4 spades hit the board, I have none, he has one, and makes a flush. Having played completely solid poker for an hour, I was suddenly short stacked by the worlds biggest idiot making just the most awful play imaginable and getting rewarded for it.

I went on a trash-talking rampage that lasted a solid hour. I don't feel good about it now. I kind of humiliated the guy, who was an utterly clueless fool with seemingly a full blown gambling problem. It pushed him into his shell - he barely played a hand in the second hour, despite being the table big stack at the start.

I doubled up a couple of times to get back to the chip average, and then got a series of good hole cards that hit flops and got action, building a stack up to 56K by the second break. He was down to 8K when we were finally separated, way below the chip average. I protected my stack pretty well for the rest of the tourney, rarely putting chips at risk, and made it to the final 16 without too much drama, qualifying for the "big one" on Sunday.

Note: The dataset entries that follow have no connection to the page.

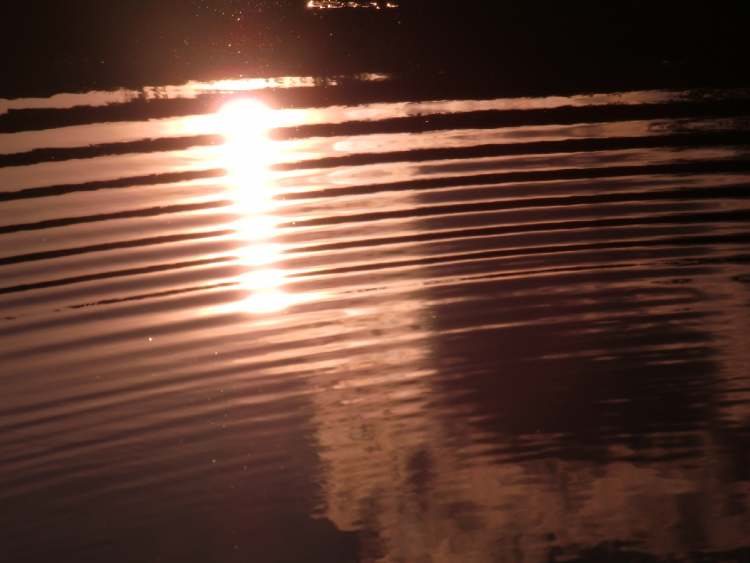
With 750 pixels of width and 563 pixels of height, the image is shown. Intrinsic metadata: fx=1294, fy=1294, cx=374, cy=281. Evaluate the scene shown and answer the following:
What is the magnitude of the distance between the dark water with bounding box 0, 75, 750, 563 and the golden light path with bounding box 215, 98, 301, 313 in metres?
0.03

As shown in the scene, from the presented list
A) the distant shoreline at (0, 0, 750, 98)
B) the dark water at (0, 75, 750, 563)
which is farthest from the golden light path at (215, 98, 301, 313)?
the distant shoreline at (0, 0, 750, 98)

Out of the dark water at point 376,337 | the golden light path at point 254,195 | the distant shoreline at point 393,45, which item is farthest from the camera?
the distant shoreline at point 393,45

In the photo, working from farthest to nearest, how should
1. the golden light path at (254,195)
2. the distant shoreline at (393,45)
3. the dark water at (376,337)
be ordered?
the distant shoreline at (393,45) < the golden light path at (254,195) < the dark water at (376,337)

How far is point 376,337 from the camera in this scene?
22.6 ft

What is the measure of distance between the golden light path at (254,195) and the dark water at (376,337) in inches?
1.4


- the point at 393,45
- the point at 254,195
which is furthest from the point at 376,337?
the point at 393,45

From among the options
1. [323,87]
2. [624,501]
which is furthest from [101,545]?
[323,87]

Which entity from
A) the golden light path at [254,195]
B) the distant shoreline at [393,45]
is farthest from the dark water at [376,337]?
the distant shoreline at [393,45]

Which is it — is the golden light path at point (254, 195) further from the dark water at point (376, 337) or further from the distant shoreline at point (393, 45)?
the distant shoreline at point (393, 45)

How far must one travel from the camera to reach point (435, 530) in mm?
4715

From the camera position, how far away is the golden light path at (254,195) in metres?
7.78

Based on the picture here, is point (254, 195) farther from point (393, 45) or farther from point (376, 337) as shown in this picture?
point (393, 45)

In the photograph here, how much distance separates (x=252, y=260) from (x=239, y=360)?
1.76 meters

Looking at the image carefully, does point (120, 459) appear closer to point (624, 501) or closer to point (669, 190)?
point (624, 501)
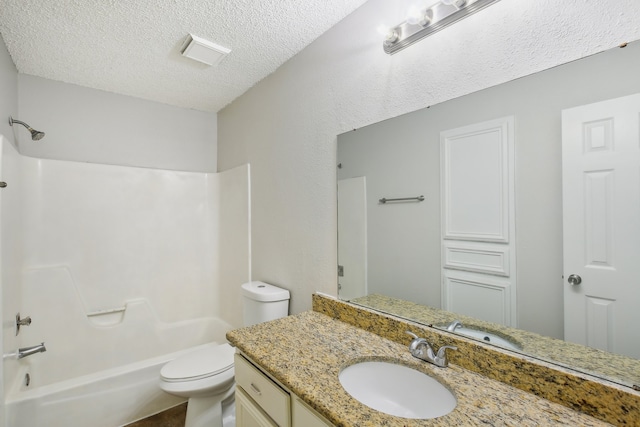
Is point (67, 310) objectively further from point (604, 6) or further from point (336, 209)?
point (604, 6)

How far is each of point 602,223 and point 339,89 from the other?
1206mm

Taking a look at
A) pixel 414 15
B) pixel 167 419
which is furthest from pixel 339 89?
pixel 167 419

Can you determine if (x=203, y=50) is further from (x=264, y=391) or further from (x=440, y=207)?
(x=264, y=391)

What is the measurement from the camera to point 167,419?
2080mm

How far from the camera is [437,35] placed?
1121 mm

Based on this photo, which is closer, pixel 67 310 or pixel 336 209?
pixel 336 209

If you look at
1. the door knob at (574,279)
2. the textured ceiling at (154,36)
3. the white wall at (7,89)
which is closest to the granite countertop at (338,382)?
the door knob at (574,279)

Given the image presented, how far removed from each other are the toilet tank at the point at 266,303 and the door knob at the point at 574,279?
140 centimetres

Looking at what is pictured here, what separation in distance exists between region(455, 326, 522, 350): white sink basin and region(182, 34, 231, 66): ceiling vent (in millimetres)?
1889

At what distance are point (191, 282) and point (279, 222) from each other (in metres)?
1.22

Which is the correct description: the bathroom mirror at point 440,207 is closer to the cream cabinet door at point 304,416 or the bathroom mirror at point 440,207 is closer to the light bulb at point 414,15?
the light bulb at point 414,15

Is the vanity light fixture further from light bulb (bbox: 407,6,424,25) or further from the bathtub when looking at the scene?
the bathtub

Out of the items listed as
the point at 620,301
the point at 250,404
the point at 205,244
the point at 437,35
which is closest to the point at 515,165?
the point at 620,301

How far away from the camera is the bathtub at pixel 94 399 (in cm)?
171
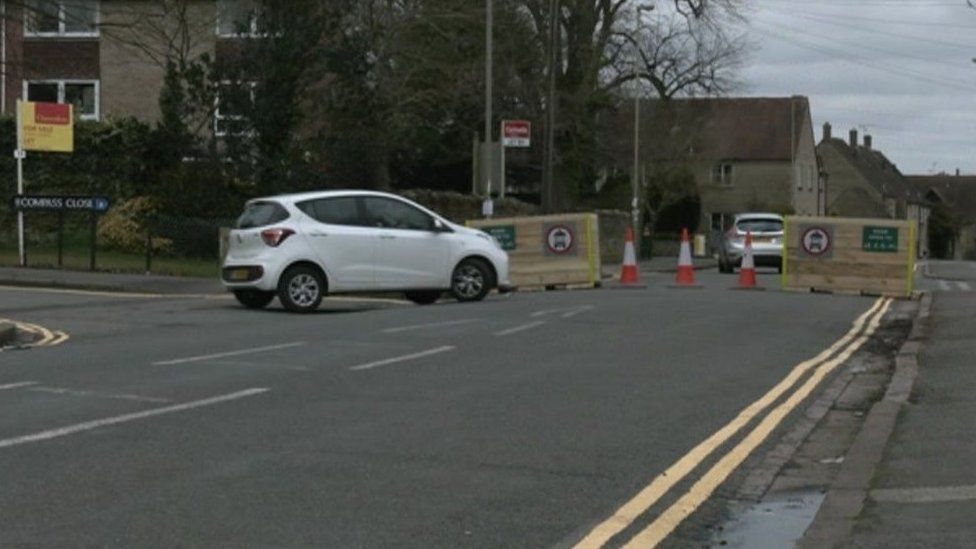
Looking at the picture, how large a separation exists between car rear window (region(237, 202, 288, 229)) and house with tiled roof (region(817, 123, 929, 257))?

Bizarrely, so did the coin flipping fool. We ended up back on the same table with 17 players left - with him the short stack of the 17, right on the bubble. I so very very very badly wanted him to get busted on the bubble - I could not believe he was still in after 3 hours and 45 minutes. But his luck knew no bounds - despite being extremely short stacked, he won 4 out of 4 coin flips in a row, despite being behind when the money went in each time - and sometimes way behind. It is quite staggering to behold a run of luck like that. He made it through by knocking out the other short stack, his 10-4 somehow beating his opponents dominating 10-8 by hitting a 4. I could have wept .

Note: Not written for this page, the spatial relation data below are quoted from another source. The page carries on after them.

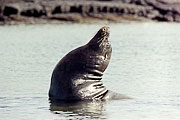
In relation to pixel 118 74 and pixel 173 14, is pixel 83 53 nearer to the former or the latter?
pixel 118 74

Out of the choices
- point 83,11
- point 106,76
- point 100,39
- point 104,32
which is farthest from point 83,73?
point 83,11

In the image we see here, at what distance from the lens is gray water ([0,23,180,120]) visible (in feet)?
40.2

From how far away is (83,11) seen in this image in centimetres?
4416

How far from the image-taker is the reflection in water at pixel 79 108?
12014 mm

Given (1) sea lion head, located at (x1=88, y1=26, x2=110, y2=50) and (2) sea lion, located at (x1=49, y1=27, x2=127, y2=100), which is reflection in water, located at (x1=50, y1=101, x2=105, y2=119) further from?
(1) sea lion head, located at (x1=88, y1=26, x2=110, y2=50)

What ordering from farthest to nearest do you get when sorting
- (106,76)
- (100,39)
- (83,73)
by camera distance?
1. (106,76)
2. (100,39)
3. (83,73)

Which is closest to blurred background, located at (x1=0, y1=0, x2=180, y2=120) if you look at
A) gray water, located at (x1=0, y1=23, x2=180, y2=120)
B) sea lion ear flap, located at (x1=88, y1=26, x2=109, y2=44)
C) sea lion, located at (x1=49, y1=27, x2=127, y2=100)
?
gray water, located at (x1=0, y1=23, x2=180, y2=120)

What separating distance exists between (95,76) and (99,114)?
1.45 m

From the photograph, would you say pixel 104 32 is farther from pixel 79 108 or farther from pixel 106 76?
pixel 106 76

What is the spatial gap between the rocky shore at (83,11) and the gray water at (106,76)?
517 centimetres

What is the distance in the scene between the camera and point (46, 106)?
12.9 m

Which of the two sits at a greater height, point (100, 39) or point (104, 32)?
point (104, 32)

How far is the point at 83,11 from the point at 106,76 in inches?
1059

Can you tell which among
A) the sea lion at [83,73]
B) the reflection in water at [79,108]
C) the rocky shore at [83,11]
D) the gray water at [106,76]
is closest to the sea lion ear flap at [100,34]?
the sea lion at [83,73]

But I know, I know, I know, I gotta stop getting riled at these players. They can't help it, they are acting out of ignorance. I too was equally ignorant about 6 months ago - its just I didnt have the money to support that style of play over a prolonged period. Qualifying through a field of a couple of hundred players with that style of play has almost certainly condemned him to huge future losses. He will remember the style of play that worked for him on this occasion, and try to replicate it. He will pour endless cash into rebuys in a bid to repeat the magic of the past, only to be eventualy smacked on the head by a normal distribution curve. I have no doubt this guy will lose many thousands of dollars in a short space if time if he has the means to fund it.

The lesson I have learned? Well, to stay away from games where coin flipping lemmings hang out in numbers. To me, that means staying clear of Rebuy Tourneys, all forms of Speed poker, and SNG tables below the $11 buy in mark.

Still, all's well that ends well. I am in the $300K tourney, and look forward to being the fish in that particular pond.